A call to ‘civil disobedience’
The violence still being witnessed results from the call by N’Guessan and Bedie to engage in what they termed “civil disobedience.” For many of the country’s youngsters, unemployed and with little prospect of a better life, this means only one thing: smashing things up.
And so “les casseurs” — violent protestors — made their appearance on the streets of Abidjan. Young men whose main occupation appeared to be to burn down a few municipal buses ferrying passengers around town.
Schools, too, that acted as polling centers were targeted by the mob, which meant that children could not take classes after the election.
More worrying, the violence in places like Daoukro (Bedie’s hometown), Toumodi, Dabou, Divo, and elsewhere took on a communal hue, pitting one community against another.
Accusations about who started it flew back and forth. Still, a pattern emerged: it would almost always be the “local community” that was pitted against “the Dioula,” generally believed to be from the north of the country or beyond and generally believed to be firmly behind Ouattara and his political movement.
This guilt-by-association thinking fed into acts of local score-settling, and it may have cost the lives of at least 80 people, sometimes in truly gruesome ways.
Politicians the ‘real culprits’
Let’s be clear: the violence that has currently engulfed Ivory Coast is fomented by the political class who now seem eager to dampen it. Hence the announcement of an unexpected meeting, on Wednesday, November 11, between the two men currently at the heart of the confrontations: president Ouattara and former president Bédié.
They emerged from their meeting with a brief joint declaration, in which they said little beyond that “the ice had been broken,” and they would meet again soon. The two men had not seen each other for two years.

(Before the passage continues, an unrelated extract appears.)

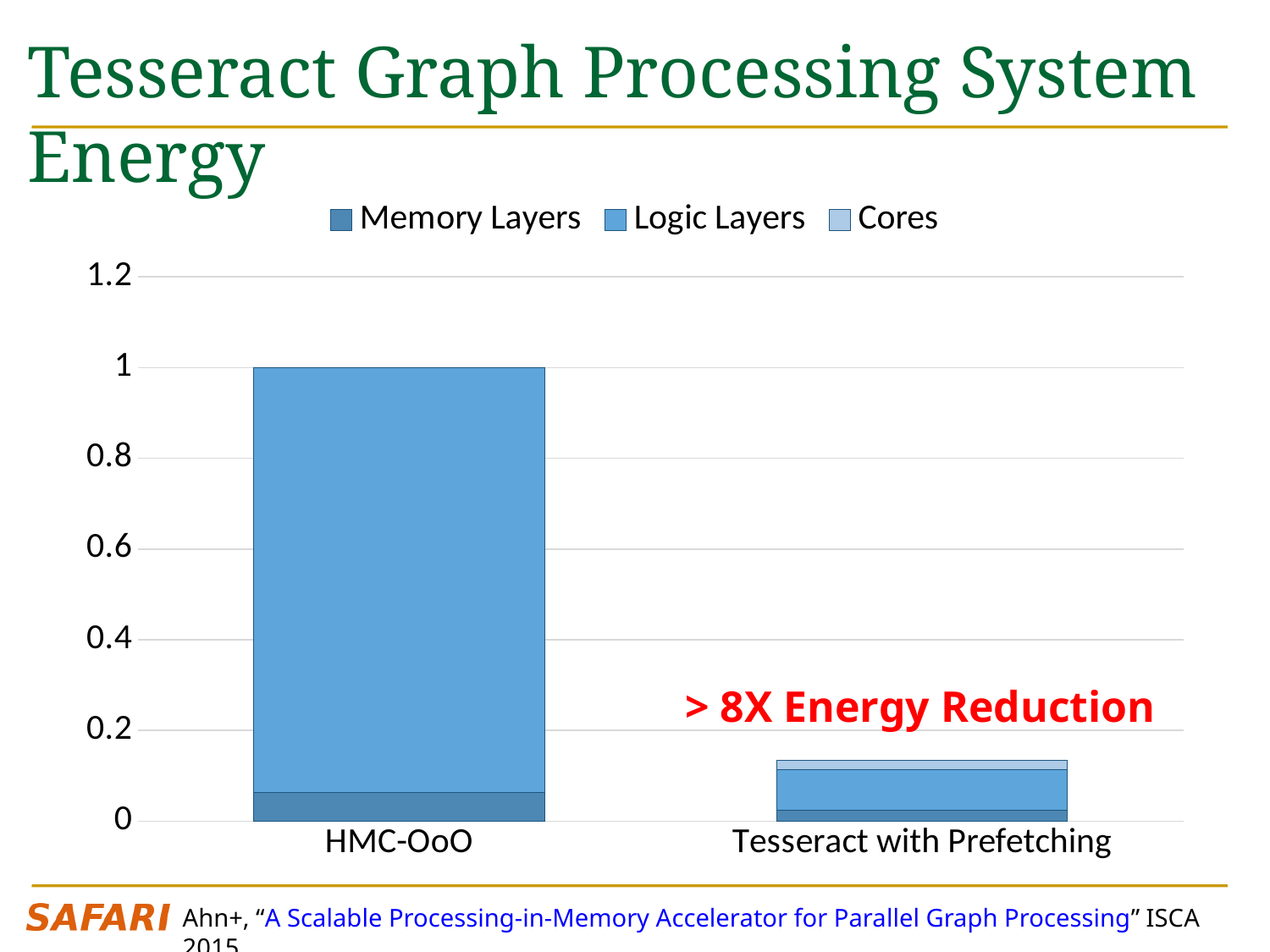
Which category has the highest total energy? HMC-OoO How many categories are shown on the x axis? 2 Which category has the lowest total energy? Tesseract with Prefetching How many series does the legend list? 3 Do the total bar values rise or fall from left to right along the x axis? fall What is the total height of the stacked bar for HMC-OoO? 1 Is the Memory Layers value for HMC-OoO greater or less than 0.2? less What are the three series listed in the legend? Memory Layers, Logic Layers, Cores Which has a larger total bar, HMC-OoO or Tesseract with Prefetching? HMC-OoO What does the red annotation on the chart say? > 8X Energy Reduction What kind of chart is shown on the slide? bar chart Is the total value for Tesseract with Prefetching greater or less than 0.2? less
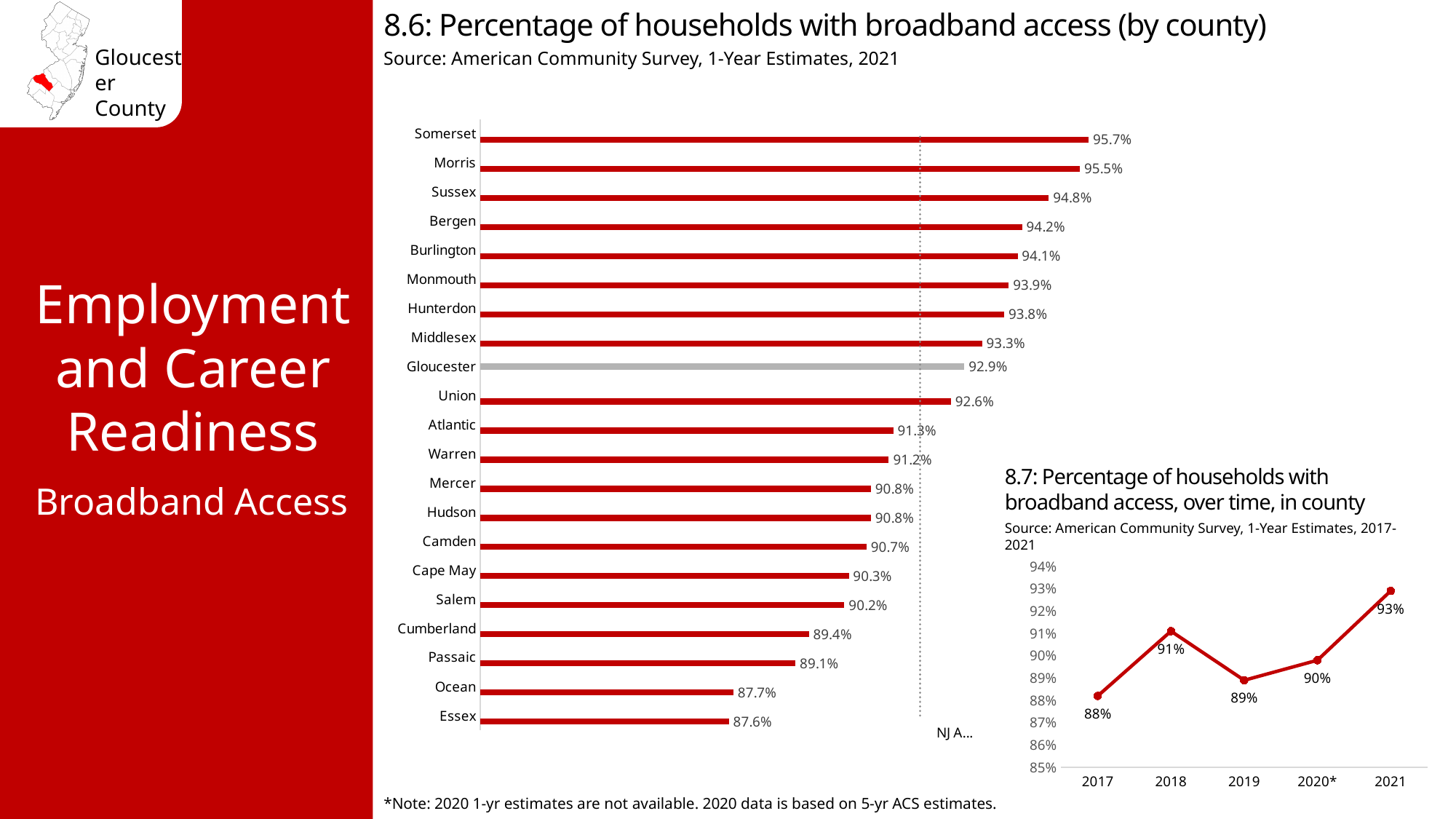
In chart 8.6 (by county), which county has the lowest percentage of households with broadband access? Essex In chart 8.6 (by county), what is the value for Cumberland? 89.4% In chart 8.7 (broadband access over time in county), what is the difference between the 2021 and 2017 values? 5 percentage points In chart 8.6 (by county), how many counties are shown? 21 In chart 8.6 (by county), what is the difference between the values for Somerset and Essex? 8.1 percentage points In chart 8.6 (by county), which has a higher value, Bergen or Camden? Bergen In chart 8.6 (by county), which county has the highest percentage of households with broadband access? Somerset In chart 8.6 (Percentage of households with broadband access by county), what is the value for Gloucester? 92.9% What kind of chart is chart 8.7 (Percentage of households with broadband access over time in county)? Line chart What kind of chart is chart 8.6 (Percentage of households with broadband access by county)? Bar chart In chart 8.7 (broadband access over time in county), what is the value for 2019? 89% In chart 8.7 (broadband access over time in county), which year has the highest value? 2021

The venue for their talk could not have been more symbolic: the Golf Riviera Hotel in Abidjan’s upmarket Cocody suburb, where the same two men, then allies, had been holed up in early 2011 as they waited for then-president Laurent Gbagbo to be dislodged from the highest office of the land after he had refused to admit defeat in the 2010 presidential poll.
The five-month political crisis led to the deaths of at least 3,000 people. More than 100,000 fled to neighboring Liberia, according to the UN.
Time to calm tensions
Will Ouattara and Bédié be able to reign in their rank-and-file? Probably. When the political leadership tells their following to stop the violence, supporters tend to listen.

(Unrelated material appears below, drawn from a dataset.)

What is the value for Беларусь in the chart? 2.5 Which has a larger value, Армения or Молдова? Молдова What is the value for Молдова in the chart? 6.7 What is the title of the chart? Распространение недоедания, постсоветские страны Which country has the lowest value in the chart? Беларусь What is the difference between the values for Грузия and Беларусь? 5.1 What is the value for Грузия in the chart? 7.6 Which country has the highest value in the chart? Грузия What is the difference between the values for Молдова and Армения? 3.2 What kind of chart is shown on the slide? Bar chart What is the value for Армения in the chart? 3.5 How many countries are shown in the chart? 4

Will they manage to bring the others on board? That, too, is likely. Bedie’s political party (the PDCI, Parti démocratique de Côte d’Ivoire) insists that the government must release all who have been jailed (including Nguessan and many high-level PDCI operatives).
Such a move could offer President Ouattara a chance to make a grand political gesture, which must then be reciprocated. The overwhelming wish is for calm to return.
Gbagbo and Soro unpredictable
Whether the exiled leaders (including Gbagbo and Soro) will go along with the lowering of tensions is less clear. Soro, in particular, called on the army to revolt on November 4, a call that was largely ignored.
But he still has a network of loyal soldiers and commanders in the armed forces dating back to his days as a rebel leader, and the Ivorian army has a history of staging mutinies.
The West of the country, traditionally Gbagbo’s support base, has been mostly quiet.
Another of his stronghold, the sprawling Abidjan suburb of Yopougon, has been turned into a no-go zone by machete-wielding gangs.
The first signs are promising, but more highly visible actions are needed to ensure that the violence indeed ebbs away, and the country can breathe a sigh of relief. And then, maybe, finally, the Great Three Dinosaurs of Ivorian politics — Bedie (86), Ouattara (78), and Gbagbo (75) — can finally agree on an exit strategy.
Their decades-old deathly love-hate relationship has utterly dominated Ivorian politics and today’s widespread political apathy indicates that their time is finally up.